Installation view of TEN THOUSAND WAVES (2010) at ShanghArt Gallery, Shanghai, 2010.

In Ten Thousand Waves, the renowned Shanghai-based media artist Yang Fudong makes an appearance as an actor. Here it seems that Isaac’s intention is to use Yang’s performance to construct a dialogue with China’s art world. Isaac has said of his excitement the first time he saw Yang’s Dawn Mist, Separation Faith (2009): “We not only saw on site the projector and the projectionist, we also saw different kinds of performances and settings, just as if we were looking at a rehearsal. I understand Yang Fudong’s work as being related to the circumstances of filming itself, in that it is both improvised and also directed at the camera, because with every take the results are slightly different – and in the end you choose a sequence from among those takes – so this process is in a sense a rehearsal of form.”

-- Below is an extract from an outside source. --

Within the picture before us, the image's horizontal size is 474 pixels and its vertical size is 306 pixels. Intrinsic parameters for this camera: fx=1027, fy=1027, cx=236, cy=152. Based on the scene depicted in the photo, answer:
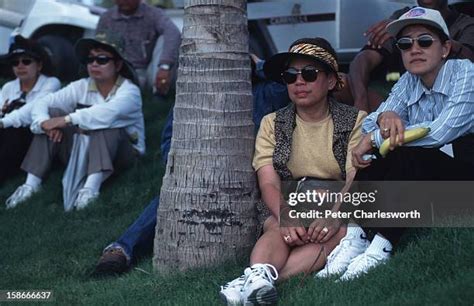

In reality, while Isaac’s Ten Thousand Waves borrows extensively from imagery frequently employed by Yang, the intentionality behind the use of such images is diametrically opposed to Yang’s. In drawing upon diverse Chinese genre films, Isaac hopes that he can also gradually approach China through the appropriation of historical images; whereas for Yang, the emphasis is on establishing a distance. Yang withdraws from the China of the present by entering an ambiguous, chaotic synchronicity of moments that are cut off from each other. In any case, both artists’ works present an undefined, open situation, a reversal from a film’s final presentation to the conditions of studio production, a process of cinema production done in reverse. Regarding this, Isaac has said, “The composition of Ten Thousand Waves places in a prominent position the equipment of movie production, the film studio itself as well as the participants and viewers who come to the shooting location, because obviously the audience expects something to happen on location, and this generates a kind of tension. This work is really about how viewers are being rehearsed in space, and how the work is viewed as an artistic event.”

Isaac Julien’s Ten Thousand Waves was exhibited in Shanghai at ShanghArt Gallery, May 21 to June 20 of this year. It is currently on view in the Biennale of Sydney through August 1, and will make its London premiere in the exhibition “Move: Choreographing You,” on view at the Hayward Gallery from October 13, 2010, to January 9, 2011. An exhibition of photographic works related to Ten Thousand Waves will be on view at Victoria Miro Gallery, London, from October 7 to November 6.

All images: Photo Adrian Zhou, courtesy of Isaac Julien and ShanghArt Gallery, Shanghai.

Gao Shiming is Deputy Director of the Advanced School of Art and Humanities at China Art Academy, Hangzhou, and Executive Curator of the 8th Shanghai Biennale, “Rehearsal,” opening October 23, 2010, and continuing through February 28, 2011. In 2008 he was co-curator of the 3rd Guangzhou Triennial, “Farewell to Post-Colonialism.”